Libraries can surely do the same job, but then the exact behavior would vary among a sea of those libs. Having specs defined [0] for such an interface would hopefully iron out much of these variations, as well as enabling some performance gains.

[0]: https://wicg.github.io/sanitizer-api/#dom-element-sethtml

replies(1): >>45677927 #
61. petralithic ◴[] No.45677680[source]
> I believe browsers should provide the minimal API so that they are smaller and easier to create.

That ship has long since sailed.

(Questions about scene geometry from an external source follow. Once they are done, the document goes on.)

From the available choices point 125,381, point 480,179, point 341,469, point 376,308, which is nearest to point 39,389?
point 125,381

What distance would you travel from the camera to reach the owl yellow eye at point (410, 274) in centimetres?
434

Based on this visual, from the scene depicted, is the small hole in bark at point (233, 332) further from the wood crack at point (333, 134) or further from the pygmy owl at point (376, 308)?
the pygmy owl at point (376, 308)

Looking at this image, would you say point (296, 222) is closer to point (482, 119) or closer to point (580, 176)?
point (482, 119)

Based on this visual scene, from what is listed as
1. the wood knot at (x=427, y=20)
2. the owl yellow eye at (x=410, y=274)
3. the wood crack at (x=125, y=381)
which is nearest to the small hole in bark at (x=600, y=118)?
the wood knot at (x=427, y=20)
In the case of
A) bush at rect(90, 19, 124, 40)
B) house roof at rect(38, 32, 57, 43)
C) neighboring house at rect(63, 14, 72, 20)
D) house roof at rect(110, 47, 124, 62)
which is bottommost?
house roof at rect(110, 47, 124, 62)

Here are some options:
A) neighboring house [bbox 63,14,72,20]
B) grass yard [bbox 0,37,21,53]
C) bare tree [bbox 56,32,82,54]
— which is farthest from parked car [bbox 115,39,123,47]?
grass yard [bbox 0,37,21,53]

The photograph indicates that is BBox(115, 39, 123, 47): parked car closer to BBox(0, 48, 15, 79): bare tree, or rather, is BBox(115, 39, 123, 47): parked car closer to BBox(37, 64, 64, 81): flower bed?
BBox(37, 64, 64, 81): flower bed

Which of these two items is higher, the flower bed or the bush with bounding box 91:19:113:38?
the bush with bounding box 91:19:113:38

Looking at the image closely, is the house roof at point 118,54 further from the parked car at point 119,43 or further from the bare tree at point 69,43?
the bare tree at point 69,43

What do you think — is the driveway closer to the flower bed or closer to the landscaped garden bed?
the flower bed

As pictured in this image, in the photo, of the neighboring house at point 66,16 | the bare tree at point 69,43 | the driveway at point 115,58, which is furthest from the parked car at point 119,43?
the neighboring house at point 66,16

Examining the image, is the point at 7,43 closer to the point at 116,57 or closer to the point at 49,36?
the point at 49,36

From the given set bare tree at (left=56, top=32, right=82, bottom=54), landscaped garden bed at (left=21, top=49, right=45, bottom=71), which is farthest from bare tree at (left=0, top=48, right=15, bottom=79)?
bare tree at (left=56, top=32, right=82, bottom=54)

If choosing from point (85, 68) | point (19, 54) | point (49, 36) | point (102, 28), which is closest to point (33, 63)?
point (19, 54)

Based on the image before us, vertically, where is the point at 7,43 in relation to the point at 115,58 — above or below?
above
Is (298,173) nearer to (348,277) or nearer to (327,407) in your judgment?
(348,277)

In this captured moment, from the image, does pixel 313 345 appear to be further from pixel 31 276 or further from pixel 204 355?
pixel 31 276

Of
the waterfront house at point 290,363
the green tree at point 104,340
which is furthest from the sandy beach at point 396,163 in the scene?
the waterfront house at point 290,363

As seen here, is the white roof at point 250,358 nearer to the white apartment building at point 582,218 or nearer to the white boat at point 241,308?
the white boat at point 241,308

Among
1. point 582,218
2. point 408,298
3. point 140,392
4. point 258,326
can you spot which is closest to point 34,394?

Browsers are so complex that it takes quite some effort to support the various levels of 9s of the percentage of compatibility with standards, not to mention the browser makers themselves define many of the standards.

replies(1): >>45677947 #
62. domenicd ◴[] No.45677701{5}[source]
Indeed, the web platform now has setHTML() and setHTMLUnsafe() to replace the innerHTML setter.

There's also getHTML() (which has extra capabilities over the innerHTML getter).

63. SoftTalker ◴[] No.45677840{4}[source]
Why not name it what it does: sanitizeAndSetHTML
64. xp84 ◴[] No.45677920{4}[source]
Naming things in that manner hasn’t proven to be a good idea over the years.

When you have 2 of something and one is safe/better and the other one is known to be problematic, you give the awkward name to the problematic one and the obvious name to the safe/better one. Noobs oughtn’t to be attempting the other one, and anyone who is mature enough to have reason to do it, are mature enough to appreciate the reason behind that complexity.

65. codedokode ◴[] No.45677927{3}[source]
And if you need something that is not in a spec, you have to use a library anyway. Also the point was that browser should be as simple as possible and not like a whole new OS.
66. ◴[] No.45677947{3}[source]
67. codedokode ◴[] No.45677975{3}[source]
I wonder why Cursor chose regex approach when it is widely known that it is a wrong method. Is it a result of training on low-quality forums for beginners?
68. systoll ◴[] No.45677986[source]
A script tag would be able to call setHTMLUnsafe, bypassing whatever sanitation you configured.

I’d’ve made it a runtime error to call setHTML with an unsafe config, but Javascript tends toward implicit reinterpretation rather than erroring-out.

69. CGamesPlay ◴[] No.45678000[source]
Is “XSS-unsafe” precisely defined anywhere? I assume it means “any access to the JS interpreter”, but assuming in this context seems decidedly unsafe.